Every entry in the data is to be written out exactly; no picture belongs in the copy.

*** Opening PROVIDED RECORDS ***

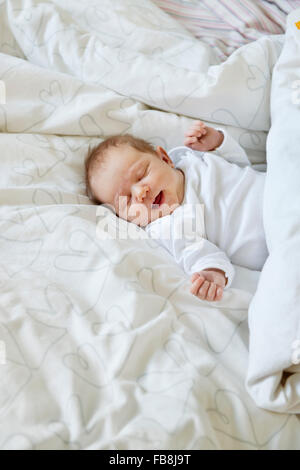Sweden, Newborn baby girl (0-1 months) lying in bed - Stock Photo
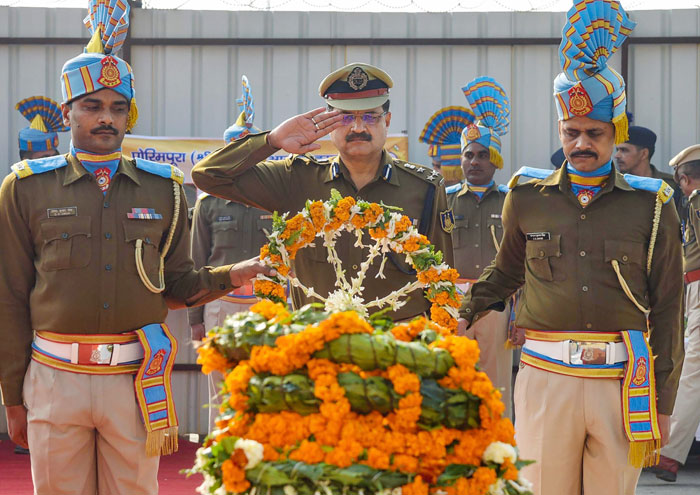 Central Reserve Police Force (CRPF) officers lays a wreath on the coffin of CRPF constable Ramesh Ranjan; who was killed during a gun-battle with terrorists at Parim Pora area of Kashmir; during a tribute paying ceremony at the Jaiprakash Narayan Airport in Patna, on Thursday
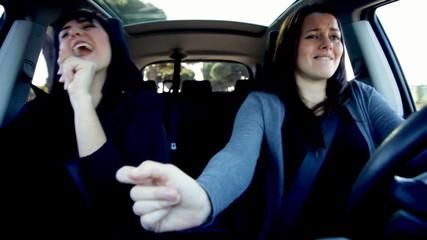 Happy women driving car having fun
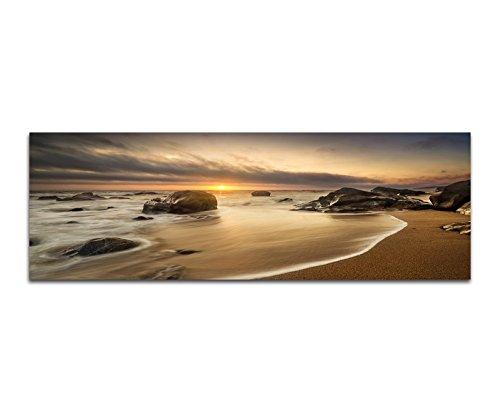 Paul Sinus Art Panoramabild auf Leinwand und Keilrahmen 150x50cm Meer Strand Steine Sonnenaufgang Wolken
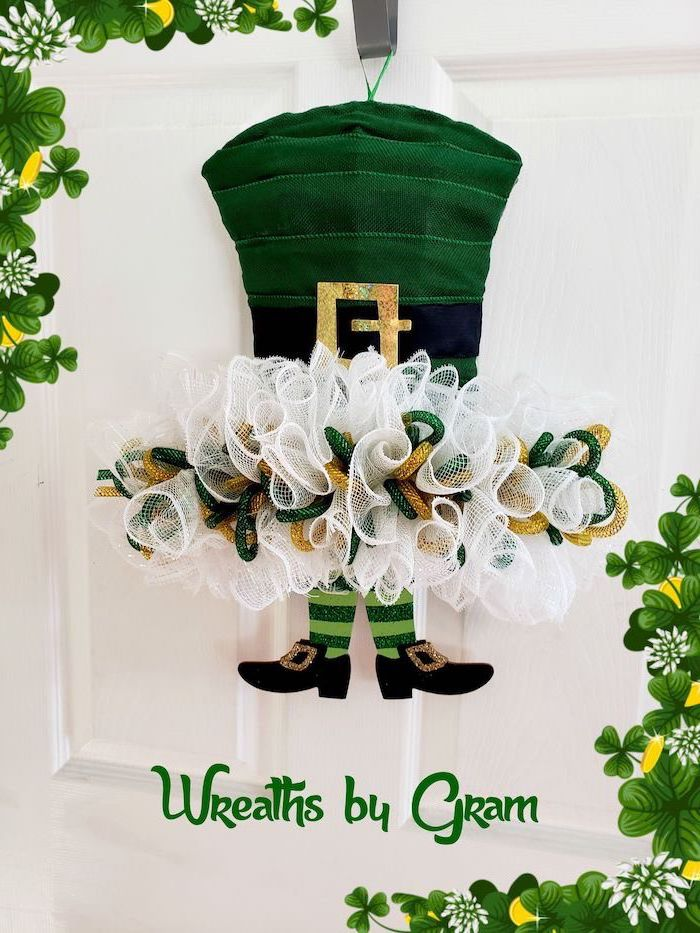 wreath made with white gold and green glitter, st patrick's day party, green hat and elf's feet, hanging on white door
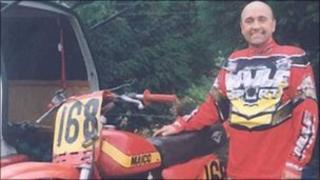 Stephen Allan Williams with one of his motorcycles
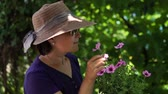 Portrait of a woman in a hat admire flowers in the garden.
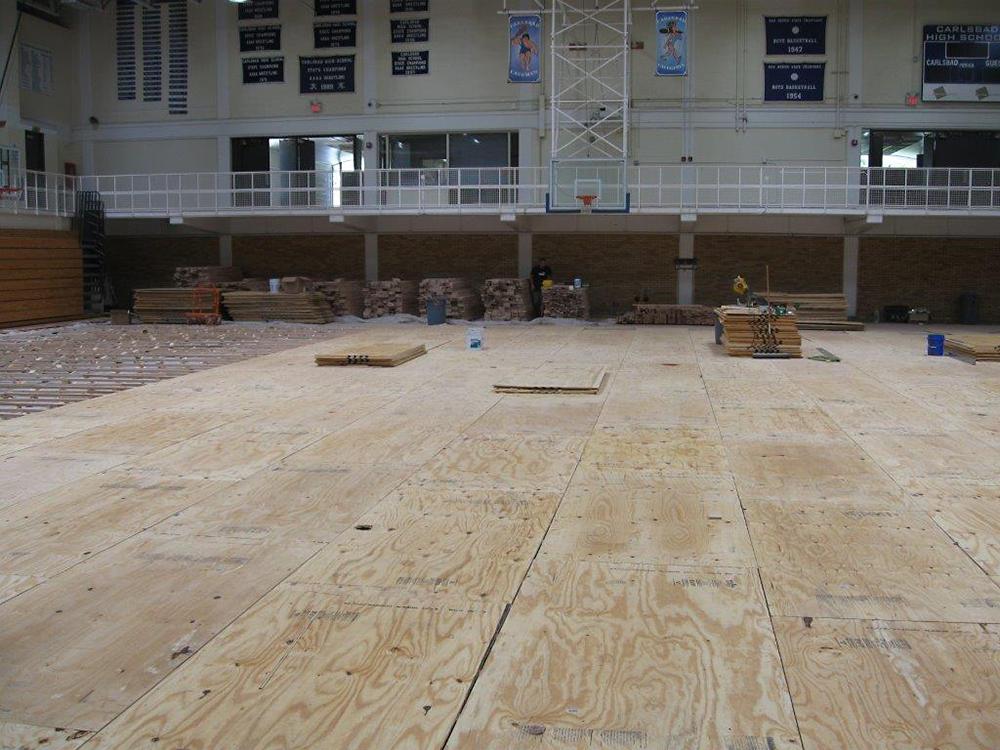 Carlsbad cavemen high school gym benchmark woodfloors for Hardwood floors albuquerque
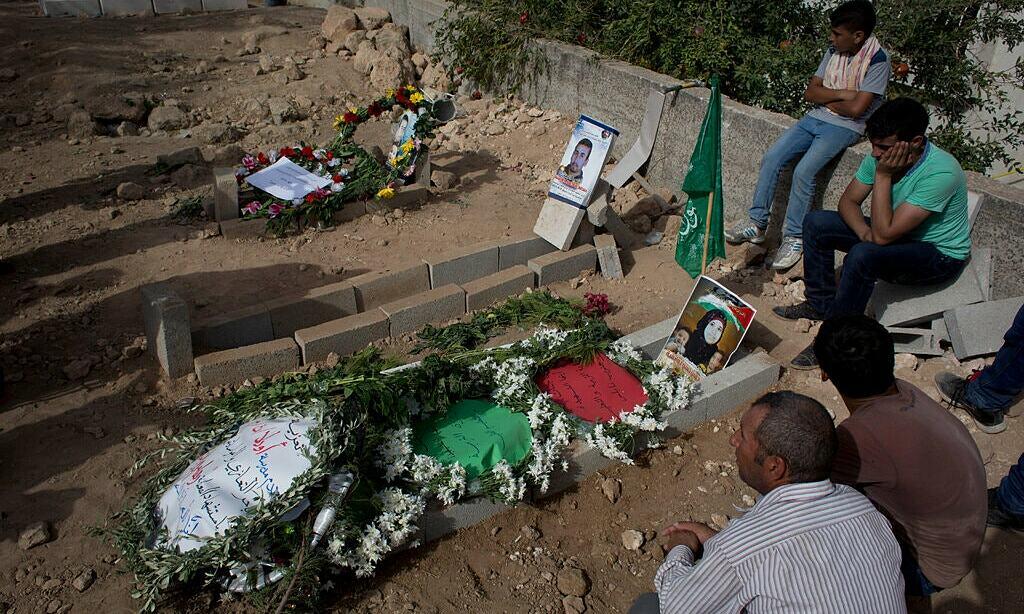 Người Palestine ngồi bên ngôi mộ của gia đình Dawabsheh năm 2015. Ảnh: AP.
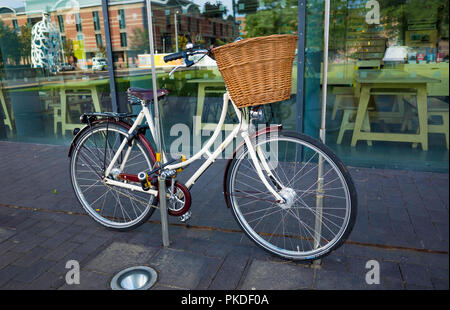 A white ladies bicycle with a Dutch style open frame rear carrier and a basket on the handle bars locked outside an Art Gallery - Stock Image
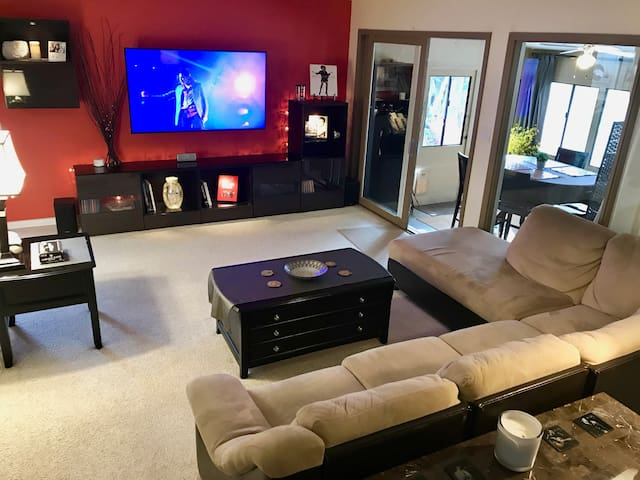 Shared Living Room with large TV, stereo, and cozy couch.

*** Closing PROVIDED RECORDS ***

= ANSWER TO THE PROBLEM =
Sweden, Newborn baby girl (0-1 months) lying in bed - Stock Photo
 Central Reserve Police Force (CRPF) officers lays a wreath on the coffin of CRPF constable Ramesh Ranjan; who was killed during a gun-battle with terrorists at Parim Pora area of Kashmir; during a tribute paying ceremony at the Jaiprakash Narayan Airport in Patna, on Thursday
 Happy women driving car having fun
 Paul Sinus Art Panoramabild auf Leinwand und Keilrahmen 150x50cm Meer Strand Steine Sonnenaufgang Wolken
 wreath made with white gold and green glitter, st patrick's day party, green hat and elf's feet, hanging on white door
 Stephen Allan Williams with one of his motorcycles
 Portrait of a woman in a hat admire flowers in the garden.
 Carlsbad cavemen high school gym benchmark woodfloors for Hardwood floors albuquerque
 Người Palestine ngồi bên ngôi mộ của gia đình Dawabsheh năm 2015. Ảnh: AP.
 A white ladies bicycle with a Dutch style open frame rear carrier and a basket on the handle bars locked outside an Art Gallery - Stock Image
 Shared Living Room with large TV, stereo, and cozy couch.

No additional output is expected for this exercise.